__Texte sélectionné__
====

Introduction1

Marcel Proust aurait utilisé le Cahier 38 (NAF 16678) pendant la première genèse de son roman2. Les chercheurs supposent qu’il a été écrit en 1910 ; Anthony Pugh situe sa rédaction entre mai et août de cette année ; il s’agirait d’un cahier d’additions pour les épisodes qui ont lieu pendant le séjour du héros à Querqueville3. Par ailleurs, Akio Wada souligne le rapport de ce cahier avec les épisodes relatifs à l’atelier d’Elstir et estime sa rédaction juste après celle du Cahier 28, plus précisément après la rédaction des marines que le héros voit dans l’atelier du peintre ; cela permettrait de le dater du premier trimestre de 19104.  Quoi qu’il en soit, tous ces chercheurs sont d’accord pour affirmer que le Cahier 38 a été composé après la leçon d’Elstir et qu’il vient compléter le séjour à la mer, notamment par les marines vues de la chambre d’hôtel.

Le Cahier 38 comprend soixante-neuf feuillets, avec la page de garde où l’on lit en grosses lettres le mot « MER », titre qui indique que le cahier était originellement destiné aux paysages de la mer pendant le séjour du héros à Querqueville, futur Balbec. Quarante et un rectos et quarante-trois versos de ce cahier sont restés vierges, et à peine huit folios comprennent des descriptions de la mer. L’inventaire de ce cahier réalisé par Bernard Brun le divise en quinze parties, dont l’hétérogénéité est saisissante. Ce sont des additions que l’auteur projetait pour son roman : « Suite du cahier rugueux », « Intercalage à ajouter à ce qui différencie les périodes de la vie », « À ajouter à Bergotte », pour rappeler quelques titres donnés par Proust. Trouver une unité thématique à ces additions est une tâche difficile, peut-être impossible – d’autant plus que Proust employait aussi le cahier à l’envers ! Tout cela pourrait suggérer que l’écrivain avait le cahier à sa portée pour s’en servir au hasard, au moment où il avait besoin d’une feuille blanche ; B. Brun semble confirmer cette thèse quand il fait un commentaire sur une intercalation présente dans ce cahier – la « Suite du Cahier rugueux » :

Proust ajoute ici un morceau sur les dîners à Rivebelle qui n’a pas eu de place dans le cahier 28 (fº 1 rº). Sans doute restait-il des feuilles blanches dans ce cahier, où l’écrivain développe les impressions suscitées par la musique du restaurant5.

====

__Entrées extraites__
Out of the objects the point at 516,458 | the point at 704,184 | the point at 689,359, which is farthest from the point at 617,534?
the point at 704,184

====

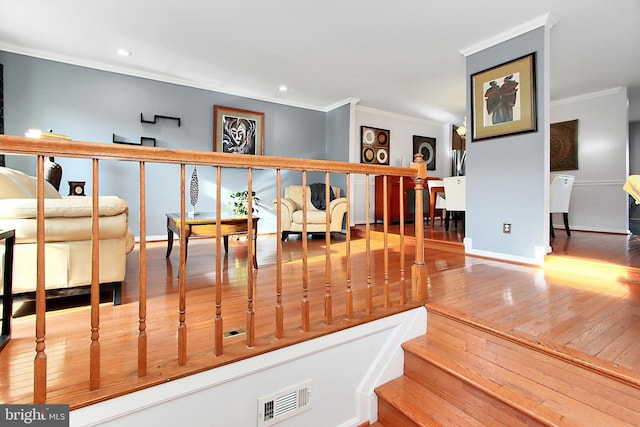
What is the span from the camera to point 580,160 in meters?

====

__Objectif__
Poursuivez la rédaction du texte consacré au Cahier 38 de Proust, à la suite de sa dernière phrase.

__Résultat obtenu__
Dans son analyse des manuscrits, A. Pugh mentionne cette thèse, mais il remarque qu’il n’y a pas de changements évidents de plume jusqu’au fo 20 ro, ce qui nous obligerait à penser le cahier comme formant une seule unité au moins jusqu`à ce folio6. Essayant de trouver l’unité « cachée » dans le cahier, je souhaiterais analyser ici les premiers folios consacrés aux marines et à la perspective du départ de Querqueville. La perception que l’habitude peut produire un type de « mémoire des impressions » peut, me semble-t- il, aider à comprendre le caractère varié de ces premières feuilles – ou au moins comprendre pourquoi l’auteur a juxtaposé les descriptions de la mer sur les rectos (fos 1-9 ro) et les regrets du départ sur les versos (fos 3-4 vo)7.

Les marines

Les paysages maritimes dont on dispose dans ce cahier ont déjà été étudiés par d’autres chercheurs8. Yoshida les a analysés quand il s’est penché sur la genèse de l’atelier d’Elstir dans les manuscrits du roman9. Yasué Kato a établi la genèse des ces marines dans l’œuvre de Proust et a fait la transcription de ces folios pour sa thèse : Étude génétique des épisodes du peintre Elstir. Ces deux chercheurs insistent sur le fait que les marines du Cahier 38 furent composées après les épisodes relatifs à l’atelier d’Elstir et à la leçon esthétique du peintre.

Antoine Compagnon s’est penché sur le Cahier 38 notamment au chapitre sept de son livre Proust entre deux siècles où il évalue l’importance pour Proust de ces vers : « Et rien, ni votre amour, ni le boudoir, ni l’âtre / Ne me vaut le soleil rayonnant sur la mer », transcrits par l’auteur dans un des folios de ce cahier (fº 3 vº). D’après ses analyses, ces vers de Baudelaire montrent l’idéal du style proustien : « la conception qu’a Proust de l’originalité du style comme inégalité syntaxique, parfaitement fondue dans l’épithète baudelairienne10 ». L’emploi ambigu de l’épithète dans ces vers – soleil radieux ? ou soleil qui rayonne ? le mot  « rayonnant » fonctionne-t-il ici comme un adjectif ou un verbe ? –, cela suggérerait une impression ou un souvenir transposé par la propre syntaxe inégale du vers11.

Soulignons que les premiers rectos du cahier décrivent la mer vue par le héros-narrateur de sa chambre d’hôtel. Deux thèmes importants pour la composition du roman s’y font jour. Le premier est l’impression de dépaysement à l’arrivée dans une chambre étrangère où tout acquiert une apparence neuve. La marine du premier recto souligne le caractère « modern style » de la chambre :

Au matin <Je m’endormais un peu le soir> <quand j’ouvris les yeux sur cette chambre moderne>, j’aperçus la mer. (fº 1 vº)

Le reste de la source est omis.